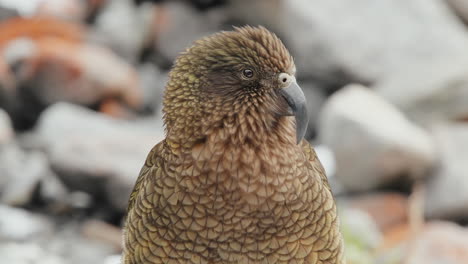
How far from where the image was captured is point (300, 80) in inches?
195

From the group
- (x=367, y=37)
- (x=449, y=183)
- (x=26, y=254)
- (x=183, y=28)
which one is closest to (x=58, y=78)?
(x=183, y=28)

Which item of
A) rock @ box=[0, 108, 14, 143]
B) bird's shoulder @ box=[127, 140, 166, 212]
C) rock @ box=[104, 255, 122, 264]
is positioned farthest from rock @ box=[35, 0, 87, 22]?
bird's shoulder @ box=[127, 140, 166, 212]

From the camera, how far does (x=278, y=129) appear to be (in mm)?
1371

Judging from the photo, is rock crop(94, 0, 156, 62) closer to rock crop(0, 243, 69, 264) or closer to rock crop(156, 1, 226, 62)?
rock crop(156, 1, 226, 62)

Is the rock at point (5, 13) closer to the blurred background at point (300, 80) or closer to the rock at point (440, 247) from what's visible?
the blurred background at point (300, 80)

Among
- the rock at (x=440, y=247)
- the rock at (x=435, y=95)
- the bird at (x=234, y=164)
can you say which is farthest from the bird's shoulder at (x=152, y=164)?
the rock at (x=435, y=95)

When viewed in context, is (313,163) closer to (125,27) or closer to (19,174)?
(19,174)

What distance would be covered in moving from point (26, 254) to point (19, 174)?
56cm

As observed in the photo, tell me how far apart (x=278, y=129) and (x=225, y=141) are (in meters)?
0.10

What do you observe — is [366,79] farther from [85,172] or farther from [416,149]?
[85,172]

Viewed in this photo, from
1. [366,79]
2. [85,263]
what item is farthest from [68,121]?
[366,79]

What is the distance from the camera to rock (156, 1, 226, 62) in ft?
18.3

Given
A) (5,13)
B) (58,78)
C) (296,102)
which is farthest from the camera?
(5,13)

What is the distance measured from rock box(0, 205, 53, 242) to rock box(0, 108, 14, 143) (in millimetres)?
544
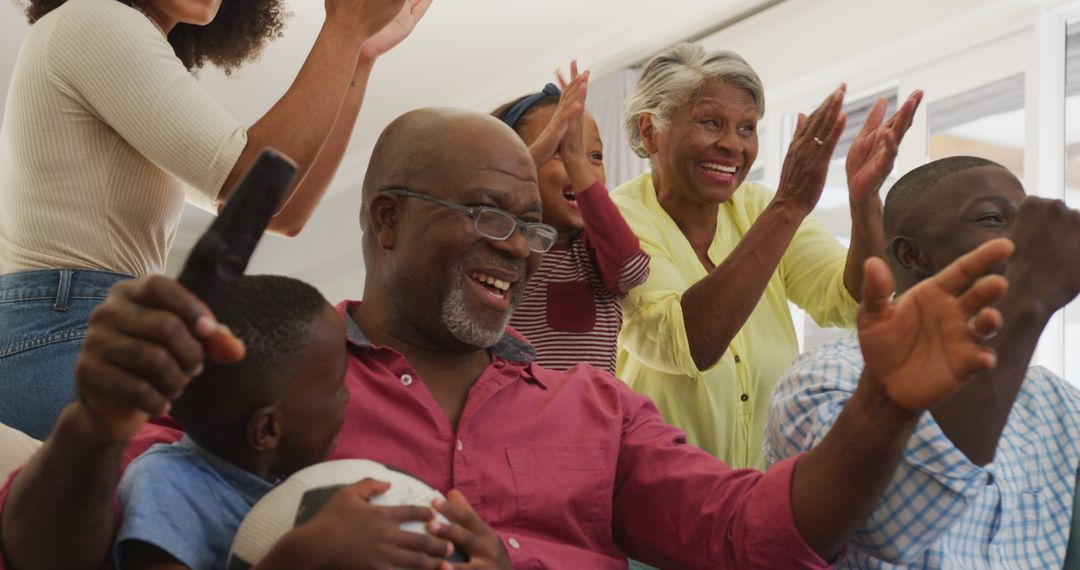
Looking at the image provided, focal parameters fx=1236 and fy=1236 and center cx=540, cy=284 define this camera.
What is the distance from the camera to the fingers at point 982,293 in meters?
1.27

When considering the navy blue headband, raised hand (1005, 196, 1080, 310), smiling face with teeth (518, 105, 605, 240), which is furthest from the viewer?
the navy blue headband

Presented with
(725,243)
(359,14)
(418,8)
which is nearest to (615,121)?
(725,243)

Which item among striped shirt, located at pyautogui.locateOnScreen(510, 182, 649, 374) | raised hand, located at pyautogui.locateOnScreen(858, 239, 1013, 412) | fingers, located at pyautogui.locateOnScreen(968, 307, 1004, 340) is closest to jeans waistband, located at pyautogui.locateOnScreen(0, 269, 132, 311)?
striped shirt, located at pyautogui.locateOnScreen(510, 182, 649, 374)

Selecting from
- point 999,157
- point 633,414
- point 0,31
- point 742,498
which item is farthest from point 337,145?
point 0,31

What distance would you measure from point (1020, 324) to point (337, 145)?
1295 mm

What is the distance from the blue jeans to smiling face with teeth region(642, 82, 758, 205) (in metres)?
1.42

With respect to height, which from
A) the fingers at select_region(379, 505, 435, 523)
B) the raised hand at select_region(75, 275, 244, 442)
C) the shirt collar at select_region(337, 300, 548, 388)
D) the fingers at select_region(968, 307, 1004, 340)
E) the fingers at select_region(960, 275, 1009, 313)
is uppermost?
the fingers at select_region(960, 275, 1009, 313)

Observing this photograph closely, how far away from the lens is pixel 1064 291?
5.57ft

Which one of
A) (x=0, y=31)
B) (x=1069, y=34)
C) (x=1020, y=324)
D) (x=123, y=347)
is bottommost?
(x=0, y=31)

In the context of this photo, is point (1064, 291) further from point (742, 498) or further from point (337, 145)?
point (337, 145)

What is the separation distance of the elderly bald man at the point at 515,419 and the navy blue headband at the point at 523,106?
2.24ft

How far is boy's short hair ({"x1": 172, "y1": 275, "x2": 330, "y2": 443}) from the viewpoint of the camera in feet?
4.72

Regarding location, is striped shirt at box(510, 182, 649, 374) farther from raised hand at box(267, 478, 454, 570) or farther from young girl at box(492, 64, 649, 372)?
raised hand at box(267, 478, 454, 570)

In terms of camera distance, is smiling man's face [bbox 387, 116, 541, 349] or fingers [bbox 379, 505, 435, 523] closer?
fingers [bbox 379, 505, 435, 523]
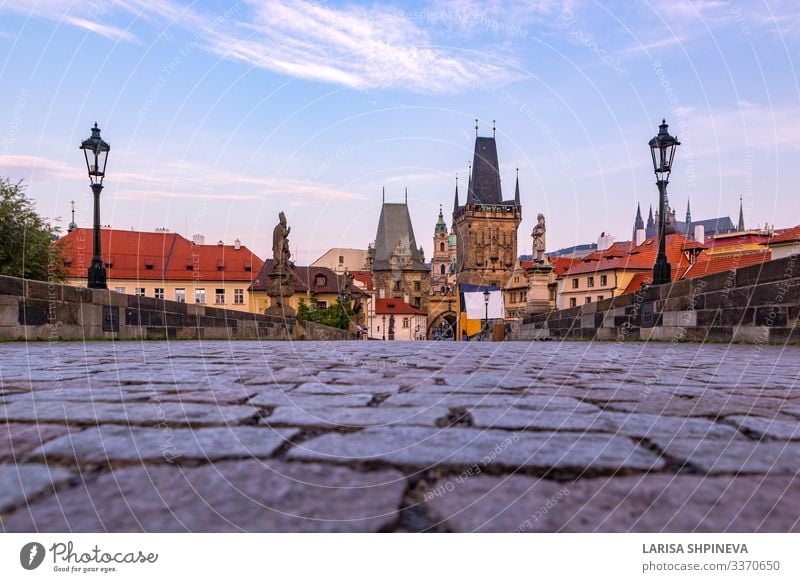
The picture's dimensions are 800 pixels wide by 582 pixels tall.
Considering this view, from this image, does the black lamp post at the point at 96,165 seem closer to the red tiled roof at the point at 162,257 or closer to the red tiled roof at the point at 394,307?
the red tiled roof at the point at 162,257

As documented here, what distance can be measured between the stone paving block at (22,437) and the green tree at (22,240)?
27.4 meters

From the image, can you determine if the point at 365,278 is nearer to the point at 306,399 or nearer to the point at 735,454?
the point at 306,399

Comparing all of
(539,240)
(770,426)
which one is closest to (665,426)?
(770,426)

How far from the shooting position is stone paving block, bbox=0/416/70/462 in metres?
1.55

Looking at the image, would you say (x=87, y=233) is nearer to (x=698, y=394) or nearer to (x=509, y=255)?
(x=698, y=394)

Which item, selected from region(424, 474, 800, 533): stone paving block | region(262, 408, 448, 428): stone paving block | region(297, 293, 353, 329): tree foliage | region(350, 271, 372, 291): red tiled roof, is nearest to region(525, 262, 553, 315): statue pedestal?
region(262, 408, 448, 428): stone paving block

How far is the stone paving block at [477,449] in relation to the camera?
4.92 ft

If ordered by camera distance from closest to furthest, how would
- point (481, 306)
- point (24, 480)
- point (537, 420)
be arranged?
point (24, 480)
point (537, 420)
point (481, 306)

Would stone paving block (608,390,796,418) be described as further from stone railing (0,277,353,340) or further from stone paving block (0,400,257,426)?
stone railing (0,277,353,340)

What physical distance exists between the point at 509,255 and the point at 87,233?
198 ft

_Directive_
Write out the records above without any changes, starting at the line that contains "Would stone paving" and continuing through the last line of the records.

_Output_
Would stone paving block (608,390,796,418) be described as further from stone railing (0,277,353,340) or further from stone paving block (0,400,257,426)?
stone railing (0,277,353,340)

What physical distance exists between the point at 509,255 and the point at 87,233?
198 ft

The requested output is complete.